CMStatistics 2021: Start Registration
View Submission - CMStatistics
Title: On the detection of bots in online surveys Authors:  Carl Falk - McGill University (Canada) [presenting]
Michael John Ilagan - McGill University (Canada)
Abstract: Academic research via online data collection of survey responses through crowdsourcing platforms has become increasingly prevalent in the social sciences. However, the increased anonymity of participants coupled with monetary compensation may result in the contamination of such data by bots or random responders. While a number of outlier detection indices are often recommended to detect bots, their practical combined usage is hampered by the lack of recommendations for empirically derived cut-off values. We propose and compare four algorithms that could be used to classify bots in an unsupervised manner while leveraging such outlier detection indices. The basis of these algorithms relies on the assumptions that bots are exchangeable random vectors and that detection indices tend to separate humans and bots. Permutations are then used to derive an accompanying test and/or inform clustering techniques.
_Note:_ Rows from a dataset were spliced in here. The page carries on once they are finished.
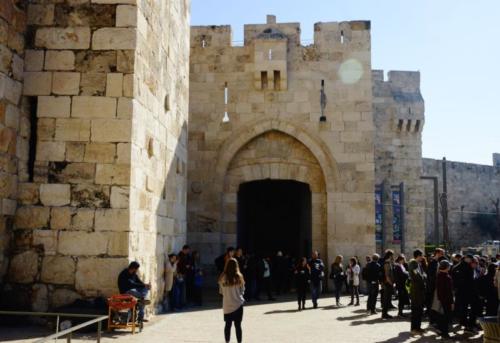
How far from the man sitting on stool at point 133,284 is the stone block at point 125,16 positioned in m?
3.42

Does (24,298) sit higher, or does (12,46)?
(12,46)

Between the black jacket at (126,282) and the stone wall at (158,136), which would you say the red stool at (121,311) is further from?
the stone wall at (158,136)

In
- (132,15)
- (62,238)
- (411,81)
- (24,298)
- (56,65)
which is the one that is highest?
(411,81)

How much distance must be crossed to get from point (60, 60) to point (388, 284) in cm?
686

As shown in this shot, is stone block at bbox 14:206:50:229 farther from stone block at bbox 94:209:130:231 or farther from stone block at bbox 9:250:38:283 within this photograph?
stone block at bbox 94:209:130:231

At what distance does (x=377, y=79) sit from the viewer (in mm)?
20203

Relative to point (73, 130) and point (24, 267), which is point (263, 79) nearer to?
point (73, 130)

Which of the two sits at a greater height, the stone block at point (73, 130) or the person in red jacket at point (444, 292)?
the stone block at point (73, 130)

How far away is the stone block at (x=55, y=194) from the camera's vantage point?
7426 millimetres

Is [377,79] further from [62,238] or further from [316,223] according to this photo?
[62,238]

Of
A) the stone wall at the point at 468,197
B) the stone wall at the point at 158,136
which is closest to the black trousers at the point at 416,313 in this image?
the stone wall at the point at 158,136

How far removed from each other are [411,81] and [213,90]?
9.40 metres

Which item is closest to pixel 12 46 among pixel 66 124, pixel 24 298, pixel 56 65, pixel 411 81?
pixel 56 65

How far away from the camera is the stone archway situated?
14117 mm
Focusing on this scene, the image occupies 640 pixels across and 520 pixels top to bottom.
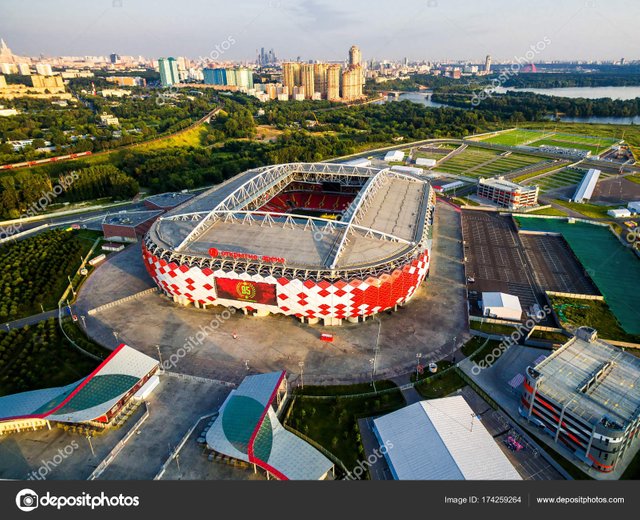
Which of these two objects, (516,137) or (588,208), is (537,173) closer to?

In simulations, some studied techniques achieved about 90-95\% accuracy across conditions ranging from low bot contamination (5\%) to high bot contamination (95\%). Given that data collection often occurs in the presence of multi-item scales with Likert-type items, additional discussion focuses on 1) scale/study design conditions under which we would expect such algorithms to encounter difficulty; and 2) the potential for indices derived from psychometric models (e.g., based on item response theory) to be able to detect clusters of bots.